DATASET ENTRIES:

#####

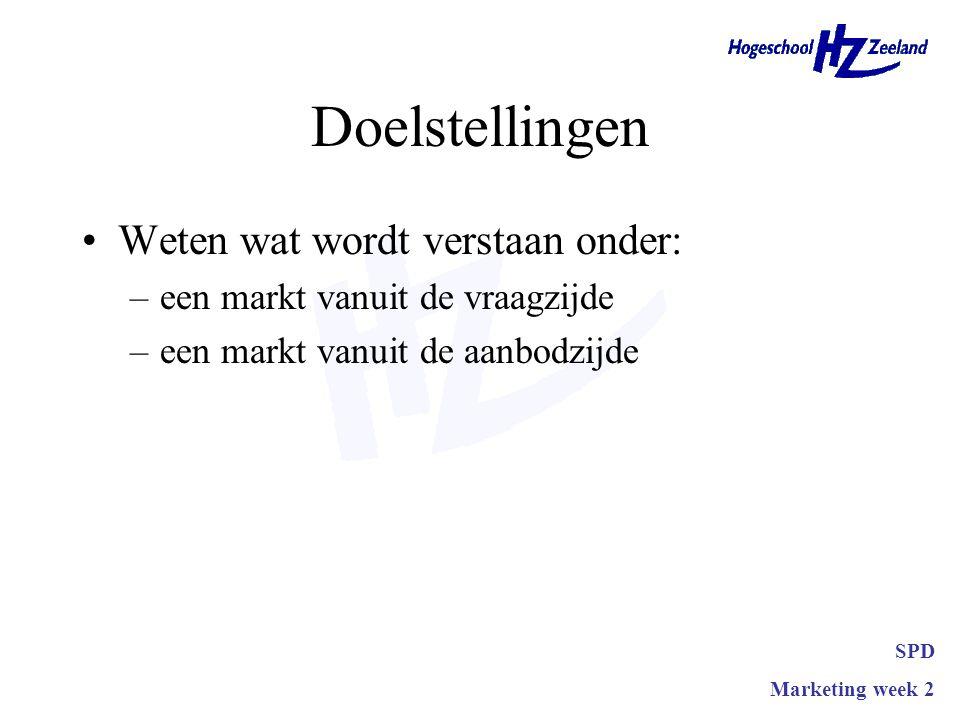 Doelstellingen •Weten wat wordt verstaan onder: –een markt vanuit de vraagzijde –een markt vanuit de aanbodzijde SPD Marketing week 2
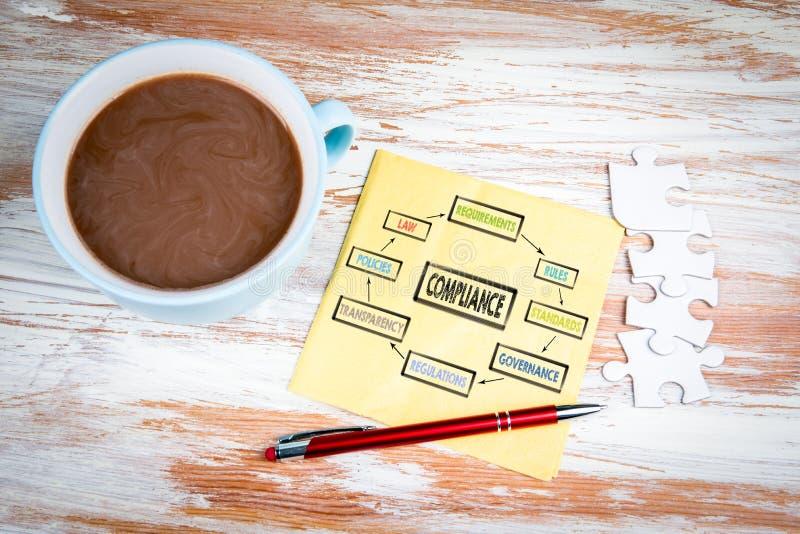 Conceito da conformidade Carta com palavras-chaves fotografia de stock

#####

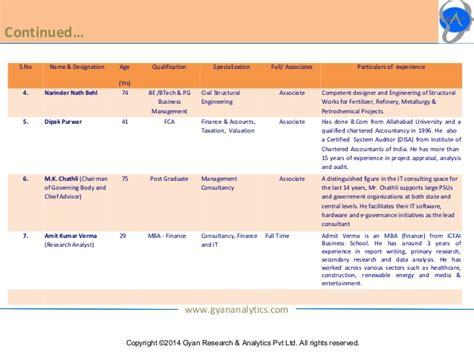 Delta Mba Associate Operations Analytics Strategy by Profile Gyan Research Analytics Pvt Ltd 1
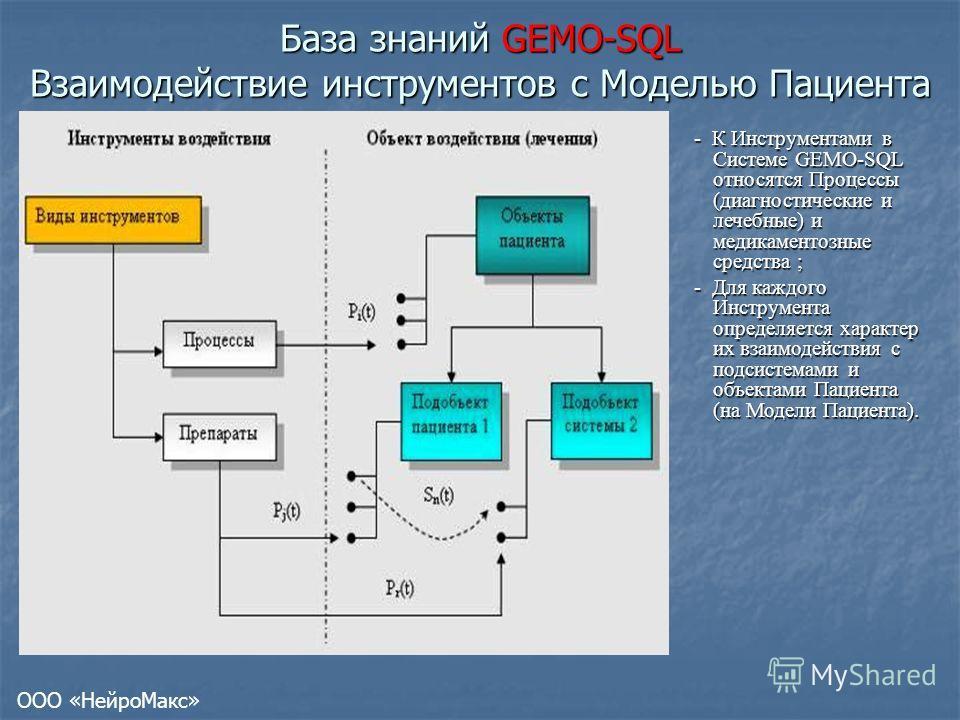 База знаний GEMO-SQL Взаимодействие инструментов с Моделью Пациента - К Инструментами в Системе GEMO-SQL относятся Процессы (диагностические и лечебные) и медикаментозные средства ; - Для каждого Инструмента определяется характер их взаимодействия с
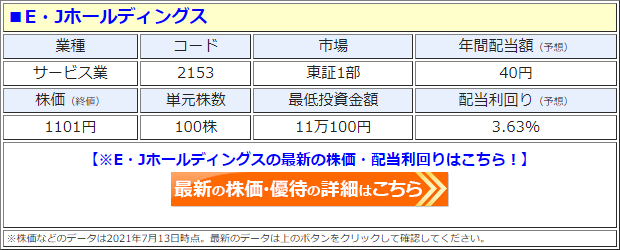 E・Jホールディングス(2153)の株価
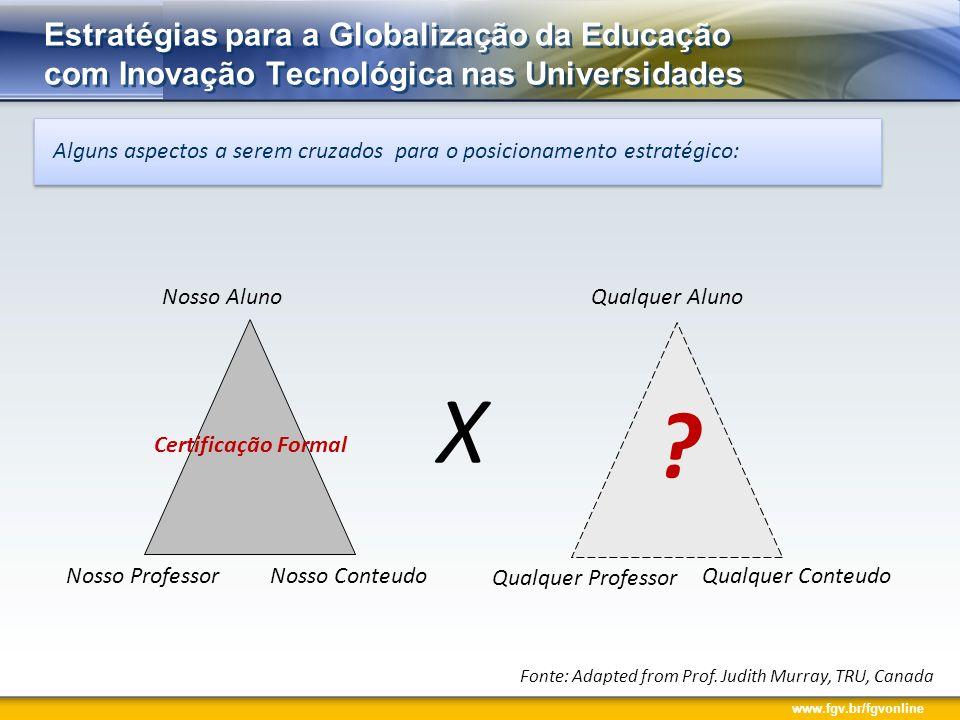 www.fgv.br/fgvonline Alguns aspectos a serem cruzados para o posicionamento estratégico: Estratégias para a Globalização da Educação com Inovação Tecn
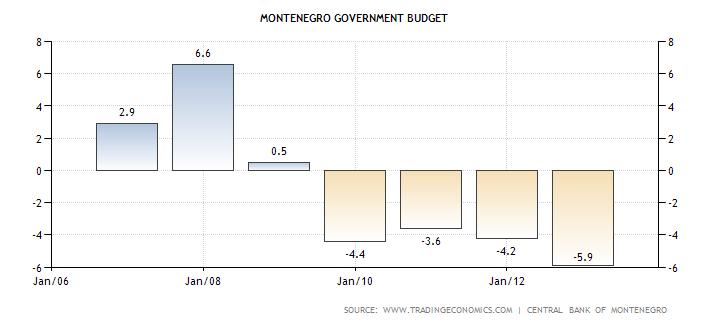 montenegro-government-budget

#####

TASK STATEMENT:
Give again the stretch of the entries above that begins at the line with "Doelstellingen •Weten wat" and ends at the line with "Conceito da conformidade", word for word, with no pictures.

RESPONSE TO THIS EXERCISE:
 Doelstellingen •Weten wat wordt verstaan onder: –een markt vanuit de vraagzijde –een markt vanuit de aanbodzijde SPD Marketing week 2
 Conceito da conformidade Carta com palavras-chaves fotografia de stock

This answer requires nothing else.